You will be using GitHub Classroom to complete this assignment. You will need to accept the assignment in order to get started. You can do this by clicking on the link below:

Accept the assignment

After clicking and accepting, you need to click in the link for your repository. Click in the green button that says “Code” and copy the link that appears.

To clone the repository, you can use the following command in your terminal:

git clone <repository_url>

Make sure to replace <repository_url> with the URL of your repository.

CD into the directory of your repository:

cd <repository_name>

Make sure to replace <repository_name> with the name of your repository.

From now on you can work using VS Code or any other IDE of your preference. Make sure to create a virtual environment (venv) if you are using Python. You can do this by running the following command in your terminal:

python3 -m venv venv

Then, activate the virtual environment by running the following command:

source venv/bin/activate

From now on, it is in your hands!

All deliverables should be submitted through GitHub Classroom. You will need to create a new repository for this assignment, and then push your code to that repository.

Step 1. Creating the database

You will need to create tables and insert data into them. You must use the sqlite3 module to create a database and tables. You will need to create a table for each csv file, and then insert the data from the csv files into the tables. There are a few ways of doing that. Feel free to use the SQLite CLI or the sqlite3 module in Python.

You can also use the pandas library to read the csv files and insert the data into the database. You can use the to_sql method of a pandas DataFrame to insert the data into the database. You can also use the csv module to read the csv files and insert the data into the database using SQL commands.

Before creating the tables, you should come up with the schema for the database. You should think about the relationships between the different tables and how to represent them in the database. You should also think about the data types of the columns in the tables.

Make sure to document well your database schema and the relationships between the tables. You should also document any assumptions you made about the data and the relationships between the tables. You can use comments in your SQL code to document your schema and the relationships between the tables.

As you will see, this dataset contains only the catalog of the elements of the game. We will keep working in this project to evolve it into a full database of the game. For now, we will only focus on the catalog of items.

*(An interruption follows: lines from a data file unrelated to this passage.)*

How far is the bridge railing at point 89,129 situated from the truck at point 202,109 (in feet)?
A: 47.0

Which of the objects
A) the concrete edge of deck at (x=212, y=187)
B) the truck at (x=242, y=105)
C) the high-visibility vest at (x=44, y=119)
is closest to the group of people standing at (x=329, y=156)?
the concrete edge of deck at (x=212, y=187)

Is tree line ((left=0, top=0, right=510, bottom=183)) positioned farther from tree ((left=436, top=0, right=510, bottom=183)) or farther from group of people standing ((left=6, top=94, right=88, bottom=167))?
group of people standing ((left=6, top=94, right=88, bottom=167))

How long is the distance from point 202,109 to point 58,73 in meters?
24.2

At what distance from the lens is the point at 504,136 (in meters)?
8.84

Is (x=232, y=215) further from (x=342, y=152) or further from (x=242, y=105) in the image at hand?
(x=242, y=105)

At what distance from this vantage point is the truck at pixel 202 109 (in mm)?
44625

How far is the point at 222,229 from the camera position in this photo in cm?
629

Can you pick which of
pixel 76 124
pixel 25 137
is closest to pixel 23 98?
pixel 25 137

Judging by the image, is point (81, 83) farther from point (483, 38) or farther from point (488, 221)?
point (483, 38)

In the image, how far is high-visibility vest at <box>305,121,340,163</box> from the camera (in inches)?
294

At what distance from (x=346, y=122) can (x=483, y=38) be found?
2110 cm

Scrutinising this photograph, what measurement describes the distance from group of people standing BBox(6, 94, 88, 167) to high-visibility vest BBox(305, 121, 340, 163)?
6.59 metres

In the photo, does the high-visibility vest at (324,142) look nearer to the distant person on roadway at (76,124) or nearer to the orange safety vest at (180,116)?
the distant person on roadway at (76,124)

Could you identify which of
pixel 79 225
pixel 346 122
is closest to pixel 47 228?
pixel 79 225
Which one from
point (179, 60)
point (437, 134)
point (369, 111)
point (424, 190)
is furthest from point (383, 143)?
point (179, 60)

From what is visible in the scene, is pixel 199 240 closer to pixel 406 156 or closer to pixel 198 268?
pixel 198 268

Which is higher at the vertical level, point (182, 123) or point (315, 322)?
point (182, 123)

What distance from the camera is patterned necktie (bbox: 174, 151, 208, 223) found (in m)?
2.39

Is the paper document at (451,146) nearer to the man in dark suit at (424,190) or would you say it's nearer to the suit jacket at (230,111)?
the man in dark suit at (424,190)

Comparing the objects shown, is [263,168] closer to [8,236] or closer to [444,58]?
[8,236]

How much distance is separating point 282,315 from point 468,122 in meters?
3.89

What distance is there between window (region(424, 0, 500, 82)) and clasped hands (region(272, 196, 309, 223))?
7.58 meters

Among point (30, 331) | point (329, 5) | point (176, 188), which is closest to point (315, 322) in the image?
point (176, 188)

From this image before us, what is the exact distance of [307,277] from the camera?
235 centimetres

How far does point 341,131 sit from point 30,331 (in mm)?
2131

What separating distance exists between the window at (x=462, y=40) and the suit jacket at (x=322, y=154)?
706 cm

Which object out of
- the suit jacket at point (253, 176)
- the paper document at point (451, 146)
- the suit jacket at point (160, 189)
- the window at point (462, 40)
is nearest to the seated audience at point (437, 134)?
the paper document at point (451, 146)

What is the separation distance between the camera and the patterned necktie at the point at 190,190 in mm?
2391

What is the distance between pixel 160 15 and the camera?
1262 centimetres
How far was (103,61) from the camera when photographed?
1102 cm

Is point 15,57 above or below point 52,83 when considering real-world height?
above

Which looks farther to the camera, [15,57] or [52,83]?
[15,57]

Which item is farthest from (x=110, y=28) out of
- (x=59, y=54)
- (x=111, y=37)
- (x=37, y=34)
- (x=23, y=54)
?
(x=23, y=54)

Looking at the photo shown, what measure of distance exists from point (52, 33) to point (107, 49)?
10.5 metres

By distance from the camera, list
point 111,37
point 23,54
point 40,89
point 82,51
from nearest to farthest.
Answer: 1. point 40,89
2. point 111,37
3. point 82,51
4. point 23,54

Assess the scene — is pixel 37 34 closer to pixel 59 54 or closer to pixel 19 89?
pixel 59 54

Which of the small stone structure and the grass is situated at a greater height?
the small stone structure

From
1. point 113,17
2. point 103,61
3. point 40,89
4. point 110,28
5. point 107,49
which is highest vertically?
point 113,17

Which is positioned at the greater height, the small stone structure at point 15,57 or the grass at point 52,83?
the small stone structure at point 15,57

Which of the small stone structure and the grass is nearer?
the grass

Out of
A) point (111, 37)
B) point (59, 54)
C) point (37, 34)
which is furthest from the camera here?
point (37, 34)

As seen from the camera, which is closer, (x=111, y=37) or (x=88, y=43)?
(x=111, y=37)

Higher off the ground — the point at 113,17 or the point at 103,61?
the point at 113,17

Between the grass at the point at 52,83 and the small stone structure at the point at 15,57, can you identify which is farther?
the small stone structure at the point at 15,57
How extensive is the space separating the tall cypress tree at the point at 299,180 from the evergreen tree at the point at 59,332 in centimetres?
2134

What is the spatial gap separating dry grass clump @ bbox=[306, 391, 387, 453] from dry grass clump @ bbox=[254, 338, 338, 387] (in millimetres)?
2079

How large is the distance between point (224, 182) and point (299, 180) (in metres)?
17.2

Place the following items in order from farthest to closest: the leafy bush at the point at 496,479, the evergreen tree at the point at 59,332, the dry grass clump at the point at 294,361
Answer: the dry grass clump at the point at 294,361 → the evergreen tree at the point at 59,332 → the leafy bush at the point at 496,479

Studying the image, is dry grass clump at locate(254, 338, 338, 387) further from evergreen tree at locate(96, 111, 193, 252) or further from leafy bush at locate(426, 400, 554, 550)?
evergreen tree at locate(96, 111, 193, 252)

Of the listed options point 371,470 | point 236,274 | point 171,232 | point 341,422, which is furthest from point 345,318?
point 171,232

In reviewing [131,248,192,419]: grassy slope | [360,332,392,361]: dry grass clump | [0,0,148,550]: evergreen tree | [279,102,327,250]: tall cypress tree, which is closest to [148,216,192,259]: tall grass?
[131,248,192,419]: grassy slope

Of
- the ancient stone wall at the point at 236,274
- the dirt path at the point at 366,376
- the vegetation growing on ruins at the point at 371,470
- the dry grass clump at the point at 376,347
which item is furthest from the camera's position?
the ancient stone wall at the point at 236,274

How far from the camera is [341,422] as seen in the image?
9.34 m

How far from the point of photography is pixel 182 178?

The recipes table contains the materials and quantities to build the recipes. Make sure you create foreign keys to other tables so you can relate the recipes to the items. Think of other DIY elements in the other tables as connected to the recipes.

Make sure you treat the NA values as NULL values in the database.

Step 2. Answering questions

Once you have created the database and inserted the data into the tables, you should answer the following questions using SQL queries:

What is the most expensive item in the game?
What is the cheapest item in the game?
What is the most expensive item in each category?
What is the cheapest item in each category?
What is the most expensive item in each color?
What is the cheapest item in each color?
What is the most expensive item in each style?
What is the cheapest item in each style?
What is the most expensive item in the recipes table? How would you calculate that?
What is the cheapest item in the recipes table? How would you calculate that?

Deliverables

A database file with the tables and data from the csv files in SQLite (.db).
A file with the SQL queries you used to answer the questions above (.sql). Use comments to identify the questions you are answering with each query.
A file with the SQL queries you used to create the tables and insert the data into the tables (.sql). If (and only if) you used Python, please include the code you used to create the tables and insert the data into the tables (.py).
A README.md file with the documentation of the database schema and the relationships between the tables. You should also document any assumptions you made about the data and the relationships between the tables. You can use comments in your SQL code to document your schema and the relationships between the tables.

If you are not familiar with Markdown, this is a good time to start learning it. Make sure you create a folder for the figures in your report on README.md. Use DBeaver to generate the schema of your database and include it in your report. You can also use DBeaver to generate the SQL code to create the tables and insert the data into the tables. You can use the “Export” feature of DBeaver to export the schema and data to a SQL file.